There will also be an inherent math double-check opportunity in this method, which I think you will appreciate. In reality, most people use a computer to calculate ANOVA. However, I do like to ask you to try calculating things by hand, so you can see how it works. My hope is that you gain a better conceptual understanding of the mechanisms behind these statistical tests by applying them, and seeing how it all fits together like a puzzle, with tangible examples. Given that, I think this calculation system is better than others you can use.
So, how does ANOVA work? Essentially it works by calculating different kinds of Sums of squares, which we will continue to abbreviate as SS. As you can see, there are three flavours of SS that can each be calculated using the formulas shown.
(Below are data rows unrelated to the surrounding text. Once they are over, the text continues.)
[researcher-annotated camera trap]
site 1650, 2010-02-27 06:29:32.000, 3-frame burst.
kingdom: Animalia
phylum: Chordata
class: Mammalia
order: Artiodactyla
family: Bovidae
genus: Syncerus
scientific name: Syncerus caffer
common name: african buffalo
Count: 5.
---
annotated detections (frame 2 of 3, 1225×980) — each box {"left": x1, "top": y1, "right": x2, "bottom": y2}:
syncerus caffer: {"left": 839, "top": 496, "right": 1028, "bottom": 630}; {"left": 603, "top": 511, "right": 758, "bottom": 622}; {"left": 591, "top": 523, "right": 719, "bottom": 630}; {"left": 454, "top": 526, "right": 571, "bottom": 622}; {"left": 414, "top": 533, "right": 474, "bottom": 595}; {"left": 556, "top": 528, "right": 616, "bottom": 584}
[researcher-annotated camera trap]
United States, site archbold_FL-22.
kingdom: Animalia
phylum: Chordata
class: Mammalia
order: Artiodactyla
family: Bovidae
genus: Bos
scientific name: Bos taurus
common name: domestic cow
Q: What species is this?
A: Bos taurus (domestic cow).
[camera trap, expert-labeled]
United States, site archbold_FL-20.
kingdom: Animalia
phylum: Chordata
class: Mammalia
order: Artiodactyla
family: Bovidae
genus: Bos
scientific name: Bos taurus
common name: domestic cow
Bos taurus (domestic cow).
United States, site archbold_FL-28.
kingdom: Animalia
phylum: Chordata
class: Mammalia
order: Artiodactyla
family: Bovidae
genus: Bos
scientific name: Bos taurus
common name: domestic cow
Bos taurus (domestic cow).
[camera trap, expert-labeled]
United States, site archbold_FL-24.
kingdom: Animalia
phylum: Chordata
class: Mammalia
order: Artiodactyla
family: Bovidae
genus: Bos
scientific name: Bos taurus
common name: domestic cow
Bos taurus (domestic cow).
The Sum of squares Between-groups (SSB) and Sum of Squares Within-groups (SSW) should add up to the Sum of Squares Total (SST). So here you see the partitioning of variance coming in.
There are also three flavours of degrees of freedom, with matching labels. They also should add up.
Notice I used colour coding to help you track the “good” variance in green and the “bad” variance in red.
Once you have the SS and degrees of freedom calculated, you can find the variances.
The F-test is simple: it is the ratio of explained to unexplained variance, which is represented by the variance between and the variance within. You need more explained than unexplained variance to be able to reject the null.
How much the ratio needs to be depends on the degrees of freedom. And that’s where sample size becomes very important, just as we saw in the t-test.
One of the beautiful things about ANOVA is the calculation table. This is a way of organizing all the components of the workflow, and also highlighting our two math double-checks. For both SS and degrees of freedom, the Between and Within numbers should add up to the total.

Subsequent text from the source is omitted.